How do composers protect their intellectual property?
Knowledge and property
Hannes Siegrist, Prof. Dr., is historian and professor for modern European cultural and social history as well as director of the Institute for Cultural Studies at the University of Leipzig. Current research focuses on the social and cultural histories of professions, intellectual property, consumption and cultural politics in an international comparison (18th-20th centuries). Hannes Siegrist has been a member of the Saxon Academy of Sciences in Leipzig since 2007.
Cultural rights of action in the modern ageOwnership of knowledge is a relatively new concept. Only the figure of the "author", which emerged during the Enlightenment, justifies the thinking of knowledge and property and thus modern European copyright law.
The citizens of the knowledge society and media society are expected to adhere to the rules of intellectual property as producers, intermediaries and users of information, knowledge and forms of expression. However, in order to understand these rules and be able to judge them independently, one should also know where they come from. So far, however, the school has hardly gone into the history of intellectual property. Although the culture of modernity is essentially shaped by the idea and institution of intellectual property, the history of intellectual property does not belong either to the traditional educational canon or to basic knowledge of civilization.
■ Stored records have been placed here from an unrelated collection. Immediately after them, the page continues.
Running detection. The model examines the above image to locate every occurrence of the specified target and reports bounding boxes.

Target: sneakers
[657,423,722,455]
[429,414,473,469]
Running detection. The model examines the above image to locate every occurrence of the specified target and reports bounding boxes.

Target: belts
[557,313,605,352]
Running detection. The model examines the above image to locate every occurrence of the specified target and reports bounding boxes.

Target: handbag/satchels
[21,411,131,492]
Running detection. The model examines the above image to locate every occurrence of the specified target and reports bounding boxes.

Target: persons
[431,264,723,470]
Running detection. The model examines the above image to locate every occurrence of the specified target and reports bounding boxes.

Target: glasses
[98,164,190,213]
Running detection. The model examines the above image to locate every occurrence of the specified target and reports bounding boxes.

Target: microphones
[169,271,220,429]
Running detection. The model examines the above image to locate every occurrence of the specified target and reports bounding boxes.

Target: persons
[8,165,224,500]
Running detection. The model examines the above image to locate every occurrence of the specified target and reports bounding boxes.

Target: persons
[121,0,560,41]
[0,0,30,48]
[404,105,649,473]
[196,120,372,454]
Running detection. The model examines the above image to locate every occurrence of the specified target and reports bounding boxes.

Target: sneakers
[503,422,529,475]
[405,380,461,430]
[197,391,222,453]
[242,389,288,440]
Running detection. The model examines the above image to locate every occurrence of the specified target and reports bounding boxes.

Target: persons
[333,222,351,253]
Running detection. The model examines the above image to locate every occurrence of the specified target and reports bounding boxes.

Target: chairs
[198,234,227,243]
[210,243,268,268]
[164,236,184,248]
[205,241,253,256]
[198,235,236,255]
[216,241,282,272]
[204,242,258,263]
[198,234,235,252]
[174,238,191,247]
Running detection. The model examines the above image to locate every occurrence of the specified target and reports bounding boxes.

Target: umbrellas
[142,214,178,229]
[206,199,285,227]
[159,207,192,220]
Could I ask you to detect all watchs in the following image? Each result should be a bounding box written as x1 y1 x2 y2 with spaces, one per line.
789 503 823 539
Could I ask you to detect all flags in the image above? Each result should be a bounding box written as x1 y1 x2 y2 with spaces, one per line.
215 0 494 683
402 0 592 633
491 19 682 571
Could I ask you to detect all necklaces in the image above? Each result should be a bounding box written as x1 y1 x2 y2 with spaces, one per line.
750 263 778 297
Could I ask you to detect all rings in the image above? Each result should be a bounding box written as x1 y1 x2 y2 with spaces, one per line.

In the following, it will be illustrated using the example of author's rights and copyright, which are often grouped together with inventor rights or patent law, rights to brands and trademarks and rights to industrial forms (design) in categories such as intellectual property and intellectual property rights become.
The institution of intellectual property has been regulating the relationships between individuals, groups and cultural artefacts in modern secularized, free-market and liberal societies for a good two hundred years. Intellectual property refers to strong and exclusive rights of action, which establish the autonomy of the individual and the order of knowledge and society. In the present historical overview, however, we do not reduce the term and the institution of intellectual property to the legal, legal-dogmatic and legal-technical dimensions, but rather understand intellectual property as a bundle of social, cultural and legal rules of action and rights of action, whereby roles, relationships and forms of practice of the cultural and scientific field. Intellectual property - in conjunction with complementary and alternative institutions - regulates the dynamics and change in modern societies and cultures.
In contrast to material property rights, intellectual property rights have been limited in time since the dawn of modern society. After the protection period has expired, private and individual intellectual works become "in the public domain". This means that they are not only freely accessible, usable and transformable, but also approved for commercial use. From now on they belong to the public domain or to the common property (commons) of the nation and humanity. Dealing with intellectual works and cultural artefacts in the public domain is also regulated by national laws and international agreements.
Legislation and international conventions define and regulate both private intellectual property rights and collective cultural community rights and goods in the respective national and legal areas. The history of intellectual property in modern societies is therefore characterized by the search for a balance between individual and private rights of action on the one hand, and corporate and public rights of domination and action on the other. For around two hundred years, the nation-state has reserved the right to restrict private intellectual property rights on the basis of higher collective interests. It coordinates the rights and interests of its citizens and residents both internally and in international cooperation.
This historical essay deals with the social construction and use of intellectual property rights from the 16th to the 21st century and asks about the function and significance of copyrights in social, economic and cultural change.
2. The invention of intellectual property in Europe
The idea and institution of individual intellectual property developed between the late Middle Ages and the 19th century in Europe and has spread worldwide since the late 19th century. The breakthrough came in England, France and the USA in the late 18th and early 19th centuries, and in the rest of Europe and Latin America in the following decades. Approaches to the individualized production of information, knowledge and symbolic forms, to an individualistic intellectual copyright and ownership consciousness and to a free book, knowledge and art market beyond stately, ecclesiastical and class norms have been found since the 15th and 16th centuries . Until well into the 19th century, however, the free and individualized production, distribution and use of texts, images and sound works was still considerably hindered in many places. In the context of the great political, denominational and social conflicts, intellectual works and images were often seen as sources of danger for secular and spiritual rule.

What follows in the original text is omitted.